Dr. James S. Wood tells a story of his experience With a young woman of 25, married five years, when she came to him. The husband admitted having had gonorrhoea previous to marriage. The doctor found her flowing excessively, the cervix badly torn, the uterus sharply bent back and fixed, ovaries bound down and adherent, the tubes thickened; a leuchorreal discharge was present which contained gonococci, and other symptoms which made her sick and miserable. The doctor operated upon her, scraping her womb, sewing the torn cervix, opening the abdomen to remove the thickened appendix and inflamed ovaries and tubes. She convalesced beautifully, and had no bad or unusual symptoms for six months, at which time she returned with a renewed infection. Careful questioning extracted from the husband the confession that he had been “out with the boys,” and had had a recurrence of gonorrhoea. Most of the good which came from the operation was spoiled by this second infection.
This is only one simple example of what is meant by preserving the home and family at the terrible cost of women's lives. Women should protest against the so-called medical secret which decrees that they be kept in ignorance where their health, as well as life, is directly concerned. That there are men in the medical profession in this country, as well as in Europe, who have openly protested against respecting the secret where another life is involved, seems a cheerful signal of a general social awakening in this field.

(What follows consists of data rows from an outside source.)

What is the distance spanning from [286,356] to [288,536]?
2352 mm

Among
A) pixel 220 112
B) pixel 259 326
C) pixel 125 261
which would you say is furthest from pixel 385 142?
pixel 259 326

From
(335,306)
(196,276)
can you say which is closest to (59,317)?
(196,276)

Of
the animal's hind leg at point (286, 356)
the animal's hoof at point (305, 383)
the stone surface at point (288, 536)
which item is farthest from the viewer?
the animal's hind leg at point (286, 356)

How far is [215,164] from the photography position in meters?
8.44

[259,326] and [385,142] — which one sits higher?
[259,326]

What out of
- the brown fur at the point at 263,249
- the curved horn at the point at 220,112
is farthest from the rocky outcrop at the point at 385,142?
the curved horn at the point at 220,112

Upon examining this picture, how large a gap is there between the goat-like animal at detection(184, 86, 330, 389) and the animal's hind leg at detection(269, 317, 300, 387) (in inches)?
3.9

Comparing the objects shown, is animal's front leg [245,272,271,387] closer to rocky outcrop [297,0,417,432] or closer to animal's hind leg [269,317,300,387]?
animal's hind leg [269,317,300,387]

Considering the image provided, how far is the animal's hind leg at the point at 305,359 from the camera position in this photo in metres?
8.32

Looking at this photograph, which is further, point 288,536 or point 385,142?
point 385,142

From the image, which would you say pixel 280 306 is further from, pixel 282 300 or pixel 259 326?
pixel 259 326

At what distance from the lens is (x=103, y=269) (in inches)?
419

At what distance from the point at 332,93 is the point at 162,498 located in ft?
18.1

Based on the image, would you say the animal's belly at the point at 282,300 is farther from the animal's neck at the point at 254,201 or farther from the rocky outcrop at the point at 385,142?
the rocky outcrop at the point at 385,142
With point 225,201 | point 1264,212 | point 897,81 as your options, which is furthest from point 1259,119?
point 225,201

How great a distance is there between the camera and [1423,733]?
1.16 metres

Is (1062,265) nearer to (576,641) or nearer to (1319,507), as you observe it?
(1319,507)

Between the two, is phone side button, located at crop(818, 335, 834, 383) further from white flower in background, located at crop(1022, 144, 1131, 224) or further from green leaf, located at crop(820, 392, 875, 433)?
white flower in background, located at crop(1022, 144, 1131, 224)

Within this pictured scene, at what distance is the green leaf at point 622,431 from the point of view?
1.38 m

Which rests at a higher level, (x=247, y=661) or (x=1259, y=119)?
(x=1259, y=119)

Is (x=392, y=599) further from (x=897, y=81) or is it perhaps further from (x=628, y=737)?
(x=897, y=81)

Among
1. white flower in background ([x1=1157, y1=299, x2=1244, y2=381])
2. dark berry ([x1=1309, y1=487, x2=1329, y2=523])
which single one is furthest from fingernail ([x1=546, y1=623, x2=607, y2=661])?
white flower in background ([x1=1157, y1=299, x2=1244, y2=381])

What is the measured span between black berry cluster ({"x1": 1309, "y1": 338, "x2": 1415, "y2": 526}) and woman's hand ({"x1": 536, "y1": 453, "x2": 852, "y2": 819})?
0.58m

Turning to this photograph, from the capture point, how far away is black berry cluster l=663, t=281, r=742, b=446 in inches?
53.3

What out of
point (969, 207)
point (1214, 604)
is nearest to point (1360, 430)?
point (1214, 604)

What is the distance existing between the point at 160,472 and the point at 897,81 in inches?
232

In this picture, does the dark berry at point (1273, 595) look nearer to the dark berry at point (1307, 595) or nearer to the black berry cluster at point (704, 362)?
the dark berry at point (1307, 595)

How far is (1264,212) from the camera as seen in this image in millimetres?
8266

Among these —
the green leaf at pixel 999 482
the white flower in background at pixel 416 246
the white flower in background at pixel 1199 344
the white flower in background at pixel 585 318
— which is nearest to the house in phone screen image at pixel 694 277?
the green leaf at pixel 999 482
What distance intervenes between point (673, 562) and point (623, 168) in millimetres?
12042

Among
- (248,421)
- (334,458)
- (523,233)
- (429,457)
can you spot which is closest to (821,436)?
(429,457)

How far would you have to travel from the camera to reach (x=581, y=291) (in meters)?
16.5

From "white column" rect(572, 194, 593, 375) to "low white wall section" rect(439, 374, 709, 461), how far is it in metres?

In the Medical Record, April 20, 1912, Maude Glasgow says: “After suffering for years a woman becomes a feeble, worn-out, nervous woman; her life is a burden The operating table is her only hope, and she leaves it deformed, mutilated and sexless.”
If women voluntarily exposed themselves to diseases which would sap the husband's vitality, making him a dependent invalid, or expose him to the shock of a mutilating operation, or death—would men continue to suffer? Would they allow the medical secret to protect women in this alleged “freedom”? Every girl knows he would neither protect her nor continue to suffer. It is women only who have allowed the double standard of morals to stand so long, giving men the purest and best of their womanhood, but not demanding the same from them. As soon as women realize the danger to themselves and their children which they are likely to incur from men who have lived promiscuously, they will revolt against such standards.
Gonorrhoea differs from syphilis, and though it is not a disease which can be transmitted from the parent to children, as syphilis can, yet it is a subtle, wrecking disease and can do almost as much harm to the individual.